Lesetext:

══════════

Stand: 08.02.2024 18:05 Uhr

Die FDP ist gegen das EU-Lieferkettengesetz - und gibt vor, damit im Sinne der deutschen Wirtschaft zu handeln. Dabei ist die durchaus gespalten.

Von Antje Erhard, ARD-Finanzredaktion

Christoph Werner, Chef der Drogeriekette dm, wählt klare Worte. "Der Weg, den wir da einschlagen, ist ein Holzweg", sagte er dem Magazin "Capital" zum geplanten EU-Lieferkettengesetz. Der Plan sei eine "übergriffige Art, Politik zu betreiben".

Das Anliegen an sich sei aber richtig. Nach Angaben von Werner ist dm dafür "gerüstet". dm selbst gilt seit Jahren als Vorbild bei der Umsetzung von Nachhaltigkeit und Wahrung von Menschenrechten.

Hört man sich unter den Firmen in Deutschland um, wird klar: Am geplanten Corporate Sustainability Due Diligence Directive (CSDDD) - so nennt sich das neue EU-Lieferkettengesetz offiziell - scheiden sich die Geister.

══════════

Gegebene Daten:

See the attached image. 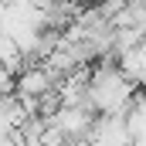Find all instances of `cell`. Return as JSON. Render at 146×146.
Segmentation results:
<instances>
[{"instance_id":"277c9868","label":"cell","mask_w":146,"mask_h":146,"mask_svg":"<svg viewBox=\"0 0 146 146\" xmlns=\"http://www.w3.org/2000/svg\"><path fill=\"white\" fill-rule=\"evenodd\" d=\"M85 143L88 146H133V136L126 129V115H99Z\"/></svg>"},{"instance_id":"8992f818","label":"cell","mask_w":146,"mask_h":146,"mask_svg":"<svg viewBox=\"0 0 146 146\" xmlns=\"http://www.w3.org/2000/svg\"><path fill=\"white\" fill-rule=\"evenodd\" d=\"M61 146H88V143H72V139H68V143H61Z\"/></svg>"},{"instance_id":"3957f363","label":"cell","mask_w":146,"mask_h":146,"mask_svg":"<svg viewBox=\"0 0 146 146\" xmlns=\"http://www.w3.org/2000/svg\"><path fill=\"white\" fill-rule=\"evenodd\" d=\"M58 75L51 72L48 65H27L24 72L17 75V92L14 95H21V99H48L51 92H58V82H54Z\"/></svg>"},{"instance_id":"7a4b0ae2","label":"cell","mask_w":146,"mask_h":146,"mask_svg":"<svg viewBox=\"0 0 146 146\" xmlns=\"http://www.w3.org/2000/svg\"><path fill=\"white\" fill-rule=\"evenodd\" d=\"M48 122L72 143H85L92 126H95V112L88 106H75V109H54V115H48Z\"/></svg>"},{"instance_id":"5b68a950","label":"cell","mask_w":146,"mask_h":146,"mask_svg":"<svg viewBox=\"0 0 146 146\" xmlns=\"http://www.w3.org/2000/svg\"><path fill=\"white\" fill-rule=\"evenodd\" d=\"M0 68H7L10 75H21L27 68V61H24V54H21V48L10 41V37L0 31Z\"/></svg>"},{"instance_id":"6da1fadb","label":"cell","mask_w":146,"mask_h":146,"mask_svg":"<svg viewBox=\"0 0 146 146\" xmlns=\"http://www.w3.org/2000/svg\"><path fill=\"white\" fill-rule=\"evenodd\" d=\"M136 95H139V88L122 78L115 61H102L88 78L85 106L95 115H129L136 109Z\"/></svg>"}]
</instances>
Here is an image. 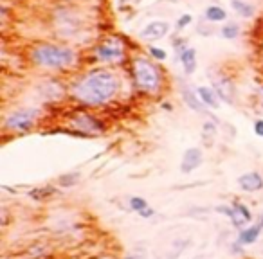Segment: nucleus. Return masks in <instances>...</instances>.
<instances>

══════════

Kurze Übung: Schreiben Sie aus dem Text zum EU-Lieferkettengesetz alles ab, was von „Stand: 08.02.2024 18:05“ bis hinunter zu „die durchaus gespalten.“ reicht.

Lösung unten:
Stand: 08.02.2024 18:05 Uhr

Die FDP ist gegen das EU-Lieferkettengesetz - und gibt vor, damit im Sinne der deutschen Wirtschaft zu handeln. Dabei ist die durchaus gespalten.